The high command of the Salvadoran armed forces "is engaged in a conspiracy to obstruct justice" in the killings last year of six Jesuit priests, a key House Democrat said yesterday.
Rep. Joe Moakley (D-Mass.), chairman of the House Rules Committee and head of a special task force on El Salvador, made the accusations after hearing the findings of a staff investigation last week.
Salvadoran military officers have "withheld evidence, destroyed evidence, falsified evidence and repeatedly perjured themselves in testimony before the judge," Moakley said.
His attack is the first time a key House member has accused the most senior military leaders of deliberately blocking the investigation into the Nov. 16 killings of the six Jesuits and two women at the University of Central America in El Salvador.
The special task force's views are likely to be critical in determining the amount of military aid going to El Salvador.
A House-passed bill would provide $85 million in aid for the Salvadoran government in fiscal 1991, but would hold half of it back, to be awarded only if leftist rebels decline to participate in a cease-fire or peace negotiations. All the aid would be terminated if the Salvadoran government ends talks or fails to conduct a "serious and professional" investigation of the murders.
The Senate is expected to consider the House Salvadoran aid proposal next month.
The administration has agreed to place conditions on the aid in order to pressure the government to negotiate with the rebels, but it argues that 50 percent is too large a reduction.
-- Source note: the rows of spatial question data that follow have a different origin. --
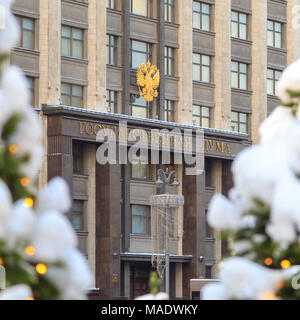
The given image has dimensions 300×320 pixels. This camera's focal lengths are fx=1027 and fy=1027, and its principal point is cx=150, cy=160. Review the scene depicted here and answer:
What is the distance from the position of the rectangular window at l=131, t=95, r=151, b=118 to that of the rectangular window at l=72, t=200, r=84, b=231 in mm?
5626

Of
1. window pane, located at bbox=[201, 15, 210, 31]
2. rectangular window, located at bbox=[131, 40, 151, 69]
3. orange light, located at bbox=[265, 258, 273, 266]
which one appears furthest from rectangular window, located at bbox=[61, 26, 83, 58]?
orange light, located at bbox=[265, 258, 273, 266]

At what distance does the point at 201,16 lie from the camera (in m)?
55.1

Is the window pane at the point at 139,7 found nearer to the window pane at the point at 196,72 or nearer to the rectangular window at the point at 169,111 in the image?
the window pane at the point at 196,72

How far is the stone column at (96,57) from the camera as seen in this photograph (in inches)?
1916

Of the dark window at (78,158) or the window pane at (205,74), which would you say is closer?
the dark window at (78,158)

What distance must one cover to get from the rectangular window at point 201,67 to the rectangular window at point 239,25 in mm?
2750

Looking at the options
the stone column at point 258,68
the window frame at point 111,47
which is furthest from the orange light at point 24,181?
the stone column at point 258,68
Administration officials have threatened that Bush will veto the bill if it contains the House-passed language.
A State Department official, asked about Moakley's statements, said the department "would not endorse every sentence that he's written" but agreed that "progress on the case has not been satisfactory."
Department officials said the administration had already moved to withhold $2 million in legal aid for judicial training and seminars after Salvadoran judges dismissed charges against most defendants in two other cases.
Senior department officials have been deeply unhappy with the lack of progress in the priests' murder investigation. "From the beginning, the administration has made it very clear that a satisfactory . . . prosecution of those responsible has been critical to this government," the official said.
Moakley said the investigation had bogged down despite the efforts of the judge, Salvadoran President Alfredo Cristiani and U.S. Ambassador William Walker. "I think Cristiani is well-meaning," Moakley said in an interview, "but the military is too strong."
The high command's goal, "from the beginning," the congressman said, "has been to control the investigation and to limit the number and rank of the officers who will be held responsible for the crimes."